**EXERCISE TASKS:**
1/ According to the timer circuit description, how many pulses must binary counter 40 receive before the second AND gate 39b is enabled?
2/ From the timer circuit description, quote the passage that opens with the words containing "The AC voltage" and closes with "pulses per second.".
3/ Render this sentence from the timer circuit description in Spanish: "In the preferred embodiment, the AC voltage has a frequency of 60 Hz."

**SOURCE EXTRACT:**
+--
A power supply circuit 33 produces a 5 volt bias voltage from the 6 volt
transformer AC voltage. A bridge rectifier 34 converts the incoming AC
voltage from the secondary winding of the transformer 32 to a DC voltage
of about 6 volts. A smoothing capacitor 35 smooths the DC voltage which is
then transmitted to a voltage regulator 36. The voltage regulator 36,
which is of a type well-known in the art, maintains the DC output voltage
at a predetermined level, in the preferred embodiment 5 volts, by
preventing large fluctuations in the voltage. The regulated voltage is
smoothed by a second smoothing capacitor 37. The regulated 5 volts DC is
used to provide bias voltage to power the CMOS circuitry contained within
the timer. The bias voltage is also used to charge a battery 58 which
provides auxiliary power to certain portions of the timer circuitry when
no power is received from the AC main as will be described in detail
hereinafter.
The AC voltage from the secondary winding of the transformer 32 is also
transmitted to a chopper circuit 38. In the preferred embodiment, the AC
voltage has a frequency of 60 Hz. The chopper circuit 38 removes all of
the negative portions from the 60 Hz voltage signal and chops or removes
the upper part of the positive portions of the 60 Hz signal to form a
series of positive pulses having a rate of 60 pulses per second.
The pulses are received by a first binary counter 40 which receives and
counts the pulses in binary form. Each Q output from the binary counter 40
represents a given output count for a particular binary digit. A pair of
AND gates 39a, 39b are associated with certain outputs of the binary
counter 40 and are triggered when the appropriate number of pulses are
counted by the binary counter 40. In the preferred embodiment, the first
AND gate 39a is enabled when 10,752 pulses are received by the binary
counter 40 and the second AND gate 39b is enabled when 10,800 pulses are
received by the binary counter 40. When the second AND gate 39b is
enabled, a three-minute time segment has elapsed since the time when the
binary counter 40 began to count the pulses. The enabled second AND gate
39b transmits a signal which triggers the clock of a second binary counter
42 to increment the second counter 42 by one every three minutes. The
second AND gate 39b also causes the first binary counter 40 to be reset at
the end of each three minute count.
+--
**GIVEN INFORMATION:**
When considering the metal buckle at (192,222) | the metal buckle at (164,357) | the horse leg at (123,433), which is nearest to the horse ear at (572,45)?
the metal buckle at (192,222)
+--
**RESPONSES BY TASK:**
1/ 10,800 pulses

2/
The AC voltage from the secondary winding of the transformer 32 is also
transmitted to a chopper circuit 38. In the preferred embodiment, the AC
voltage has a frequency of 60 Hz. The chopper circuit 38 removes all of
the negative portions from the 60 Hz voltage signal and chops or removes
the upper part of the positive portions of the 60 Hz signal to form a
series of positive pulses having a rate of 60 pulses per second.

3/ En la realización preferida, la tensión de CA tiene una frecuencia de 60 Hz.